An Underlying Cause of Heart Failure

Some 1.6 million African Americans, roughly 4% of the country’s total Black population, carry the V122I mutation that causes wild-type ATTR. Yet it’s not clear how many of them actually manifest clinical disease. Dr. Berk puts the amount at under 50%, and probably closer to 25%.

“We believe that ATTRwt is massively underdiagnosed and is often the underlying cause of heart failure,” says the Amyloidosis Research Consortium, which was founded in 2015 and reported 2021 revenues of $1.7 million.

Yet enrolling Black patients in clinical trials is difficult.

“There’s a long history, certainly in the United States, of mistreatment of African-American patients. That legacy carries over to today, in terms of the distrust that many African-Americans have toward the research process,” Dr. Berk said. “We work very hard to try and interest and involve people of color in clinical trials to properly reflect what occurs in the real world.”

“A significant proportion of people of color have associated diseases that make it more difficult to identify those that have infiltrative cardiomyopathy versus hypertensive disease,” he said. “Cardiologists have been trained to seek and treat hypertensive disease, but many people in the investigative area of TTR are trying to encourage them to think a little more expansively and test the African American heart failure patients in particular for hereditary amyloid cardiomyopathy.”

TTR Gene Silencers in Development

In December 2021, Pfizer announced that treatment with tafamidis meglumine (Vyndaqel®)/tafamidis (Vyndamax®) provided a clinically significant survival benefit at 5 years for patients with ATTR-CM. The 2 formulations of tafamidis are the only medicines approved by the US Food and Drug Administration (FDA) for the treatment of wild-type and hereditary ATTR-CM.

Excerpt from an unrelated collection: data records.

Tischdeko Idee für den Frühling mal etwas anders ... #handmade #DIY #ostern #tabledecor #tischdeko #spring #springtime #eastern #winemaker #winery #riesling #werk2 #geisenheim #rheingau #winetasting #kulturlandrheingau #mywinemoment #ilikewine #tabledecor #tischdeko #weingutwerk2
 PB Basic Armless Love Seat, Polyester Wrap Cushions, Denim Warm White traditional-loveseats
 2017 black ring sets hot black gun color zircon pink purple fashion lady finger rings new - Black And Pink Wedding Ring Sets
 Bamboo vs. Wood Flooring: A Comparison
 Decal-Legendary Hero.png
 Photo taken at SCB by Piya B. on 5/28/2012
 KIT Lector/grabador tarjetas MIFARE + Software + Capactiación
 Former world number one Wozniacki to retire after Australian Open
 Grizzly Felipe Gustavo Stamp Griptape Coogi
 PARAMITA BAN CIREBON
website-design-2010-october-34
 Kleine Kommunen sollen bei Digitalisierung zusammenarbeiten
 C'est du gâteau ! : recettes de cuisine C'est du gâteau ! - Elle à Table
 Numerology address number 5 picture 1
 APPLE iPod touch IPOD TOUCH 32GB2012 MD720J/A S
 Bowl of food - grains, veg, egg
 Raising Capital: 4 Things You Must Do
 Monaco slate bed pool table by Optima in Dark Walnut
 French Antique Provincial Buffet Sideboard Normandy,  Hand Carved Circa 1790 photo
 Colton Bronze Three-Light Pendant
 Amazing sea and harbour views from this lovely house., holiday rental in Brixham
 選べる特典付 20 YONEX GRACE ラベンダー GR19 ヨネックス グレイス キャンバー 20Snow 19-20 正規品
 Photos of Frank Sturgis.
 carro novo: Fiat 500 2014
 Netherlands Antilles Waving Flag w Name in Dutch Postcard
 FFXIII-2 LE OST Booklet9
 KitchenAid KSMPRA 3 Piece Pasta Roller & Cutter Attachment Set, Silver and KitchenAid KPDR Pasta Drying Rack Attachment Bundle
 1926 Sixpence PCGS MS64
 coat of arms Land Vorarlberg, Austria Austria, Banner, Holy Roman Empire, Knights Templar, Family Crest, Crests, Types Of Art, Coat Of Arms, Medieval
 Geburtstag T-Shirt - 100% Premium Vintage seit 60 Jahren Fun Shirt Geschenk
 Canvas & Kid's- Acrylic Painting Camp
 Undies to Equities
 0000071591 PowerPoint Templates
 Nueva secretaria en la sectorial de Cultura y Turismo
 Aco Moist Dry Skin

The company said that its pivotal ATTR-ACT study of tafamidis, along with a long-term extension with tafamidis meglumine after 30 months, showed a 39% drop in all-cause mortality in patients with wild-type ATTR-CM versus those on placebo, and a 43% drop in mortality for patients with hereditary ATTR-CM.

“Tafamidis has been shown to have some inhibitory effect in the course of polyneuropathy. The FDA encouraged Pfizer to undertake a cardiomyopathy trial, which proved to be a real landmark event, resulting in the first FDA‑approved agent for ATTR cardiomyopathy,” Dr. Berk said. “But even in the treated population, there is still progressive disease. Consequently, unmet need remains. That is really the challenge for TTR gene silencers, which are in development.”

He added: “We’re on the verge of seeing the potential impact of gene editing. Obviously, there’s a huge amount of excitement about that.”